Passage given:
'''
So when I do that, I get back a new data frame

that contains time series that’s now daily frequency.

So it went from having the morning data,

it went from having 200,000 observations to 1,800.

So I’m going to do that for each of those buckets.

So I made a little function to aggregate them,

put those in a data frame with columns morning, afternoon,

and last 10 minutes of the day.

And then I wanted to make a very simple plot.

So I’m going to take a further mean of those daily means

and plot that stuff.

And so I get a plot that looks about like this.

And so we can see that the last 10 minutes of the day

is very exciting.

People are rushing to get trades in.

I think a lot of mutual funds don’t make trades

until the end of the day.

If you work for a financial institution,

you may have compliance checks where

you request trades in the morning

and then you can’t trade until 345.

I used to not be able to trade until 345 every day.

Yeah, so I know lots of explanations

why people are really heavily trading in the last 10

minutes of the day.

So I just looked at this data and said, OK, well,

maybe does the price action at the end of the day

tell us anything about what’s going

to happen to the stock price the next day?

So we can go a bit crazy here with the analysis.

So I thought, OK, let’s look at the change in stock price

in the last 10 minutes of the day

and then the stock price overnight and then

the stock price in the first 30 minutes of the next trade

session.

So this is getting at this, I guess,

fairly sophisticated analysis.

And you have to be very, very careful

because you have the open price at each bar

and the closed price at each bar.

So you have to make sure that none of your data overlaps.
'''
Aim 1: In the entries, swap "gooseberry bush" for "thorny shrub" in the part that opens with the line containing "Examining the image, does" and runs through the end of the entries. Write out that part again with nothing else changed.

Information provided:
'''
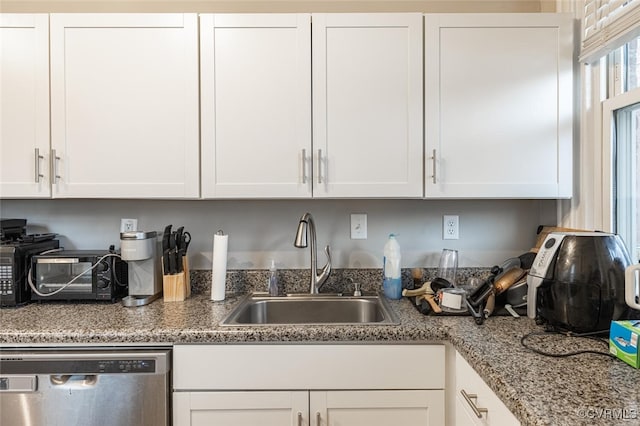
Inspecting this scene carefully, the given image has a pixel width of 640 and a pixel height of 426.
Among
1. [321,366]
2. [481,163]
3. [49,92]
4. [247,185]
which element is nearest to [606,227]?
[481,163]

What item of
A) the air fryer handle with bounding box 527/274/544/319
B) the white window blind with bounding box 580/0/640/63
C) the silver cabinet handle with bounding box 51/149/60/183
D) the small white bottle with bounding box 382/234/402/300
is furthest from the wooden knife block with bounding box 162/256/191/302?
the white window blind with bounding box 580/0/640/63

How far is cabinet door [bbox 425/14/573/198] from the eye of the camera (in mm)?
1559

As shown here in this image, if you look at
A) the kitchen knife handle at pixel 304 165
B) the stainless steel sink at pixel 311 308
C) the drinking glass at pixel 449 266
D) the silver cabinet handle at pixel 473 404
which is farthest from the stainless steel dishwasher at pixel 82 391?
the drinking glass at pixel 449 266

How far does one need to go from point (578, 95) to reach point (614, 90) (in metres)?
0.13

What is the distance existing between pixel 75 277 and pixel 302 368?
109 centimetres

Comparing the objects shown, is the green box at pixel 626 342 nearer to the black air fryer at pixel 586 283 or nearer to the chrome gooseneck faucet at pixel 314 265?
the black air fryer at pixel 586 283

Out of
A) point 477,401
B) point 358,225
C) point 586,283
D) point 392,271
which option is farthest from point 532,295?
point 358,225

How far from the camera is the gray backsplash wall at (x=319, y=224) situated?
1.88m

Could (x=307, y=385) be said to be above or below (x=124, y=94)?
below

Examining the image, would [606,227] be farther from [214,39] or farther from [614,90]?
[214,39]

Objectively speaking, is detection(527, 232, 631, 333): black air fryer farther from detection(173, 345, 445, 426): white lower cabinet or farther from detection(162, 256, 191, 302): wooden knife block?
detection(162, 256, 191, 302): wooden knife block

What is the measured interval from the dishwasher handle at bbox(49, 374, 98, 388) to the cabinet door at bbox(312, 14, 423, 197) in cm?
104

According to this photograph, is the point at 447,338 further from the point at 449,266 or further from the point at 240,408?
the point at 240,408

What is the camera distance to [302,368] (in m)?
1.29
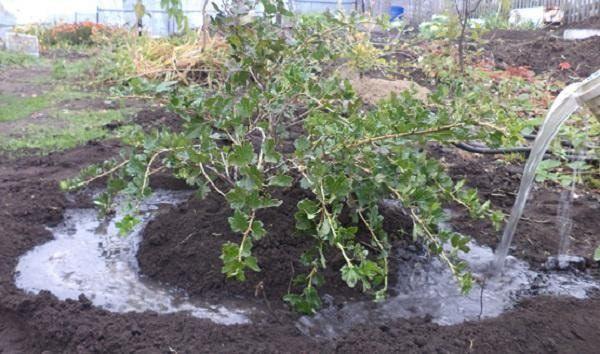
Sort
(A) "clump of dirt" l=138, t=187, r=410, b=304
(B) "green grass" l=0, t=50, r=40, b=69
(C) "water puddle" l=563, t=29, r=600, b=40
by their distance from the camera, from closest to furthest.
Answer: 1. (A) "clump of dirt" l=138, t=187, r=410, b=304
2. (B) "green grass" l=0, t=50, r=40, b=69
3. (C) "water puddle" l=563, t=29, r=600, b=40

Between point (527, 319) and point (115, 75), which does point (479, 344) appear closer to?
point (527, 319)

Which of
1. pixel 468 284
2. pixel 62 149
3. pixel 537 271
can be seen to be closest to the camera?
pixel 468 284

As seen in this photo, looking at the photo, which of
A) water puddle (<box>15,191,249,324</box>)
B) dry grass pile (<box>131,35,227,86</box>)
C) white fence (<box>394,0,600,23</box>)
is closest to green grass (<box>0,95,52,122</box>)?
dry grass pile (<box>131,35,227,86</box>)

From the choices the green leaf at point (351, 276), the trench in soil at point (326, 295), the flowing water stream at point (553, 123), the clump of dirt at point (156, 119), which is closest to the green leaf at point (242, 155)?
→ the green leaf at point (351, 276)

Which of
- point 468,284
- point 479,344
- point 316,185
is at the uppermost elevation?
point 316,185

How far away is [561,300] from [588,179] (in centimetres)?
183

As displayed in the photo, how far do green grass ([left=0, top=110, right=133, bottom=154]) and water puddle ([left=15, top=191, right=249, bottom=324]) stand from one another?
160 cm

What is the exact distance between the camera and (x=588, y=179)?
13.0 ft

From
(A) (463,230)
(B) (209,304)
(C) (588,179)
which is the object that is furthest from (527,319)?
(C) (588,179)

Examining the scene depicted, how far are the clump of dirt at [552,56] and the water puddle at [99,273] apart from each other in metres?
7.23

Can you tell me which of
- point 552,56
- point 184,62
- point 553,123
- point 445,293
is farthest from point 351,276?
point 552,56

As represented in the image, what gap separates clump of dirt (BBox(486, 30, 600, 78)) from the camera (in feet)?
29.5

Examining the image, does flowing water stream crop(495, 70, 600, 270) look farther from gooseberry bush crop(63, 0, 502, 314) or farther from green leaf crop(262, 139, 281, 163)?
green leaf crop(262, 139, 281, 163)

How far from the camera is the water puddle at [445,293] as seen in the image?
2.22 metres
'''
Aim 2: Carry on the talk about analyzing intraday stock trading data from the point where it stops.

Written reply 1:
Examining the image, does flowing water stream crop(495, 70, 600, 270) look farther from thorny shrub crop(63, 0, 502, 314) or farther from green leaf crop(262, 139, 281, 163)?
green leaf crop(262, 139, 281, 163)

How far from the camera is the water puddle at [445,293] as seen in the image?
2.22 metres

Written reply 2:
So what I did here is, let me make this bigger,

is while I computed times, I guess,

my open bar, my 10 AM bar, the start

of the last 10 minutes of the day and the closing time.

And I selected the open prices at the beginning of each day.

The closing price in the 10 AM bar,

so that’s going to be the last print at 9.59, 29.99.

And then I guess the open price at the beginning

of the last 10 minutes of the day

and the last print at the end of the day.

Hopefully I got all that right.

And then I wrote this little helper function normalize.

So there’s a function in Canvas that

lets you strip the time information from the timestamps

in the time series because we want all this data to line up.

So we want to throw away the, because this

is going to be 9.31, 10 o’clock, 3.51, and 4 o’clock.

So we want to throw away the time information

so everything lines up.

So I do that.

And so now if I look at the open prices,

now I have just a time series where everything is,

whenever it’s midnight, it throws away the time

because nobody wants to see an array of all timestamps

at midnight.

So these are the first print of the day, open price,

first bar of the day for Apple.

And then what I can do is I can compute the very nice syntax,

compute the overnight returns and the returns.

I guess I should also compute the last 10 minutes

or the day returns.

So the overnight returns, we want

to take the price at the beginning of the day,

that’s the price open, and take the price

at the end of the day from yesterday.

So I take price close, shift 1.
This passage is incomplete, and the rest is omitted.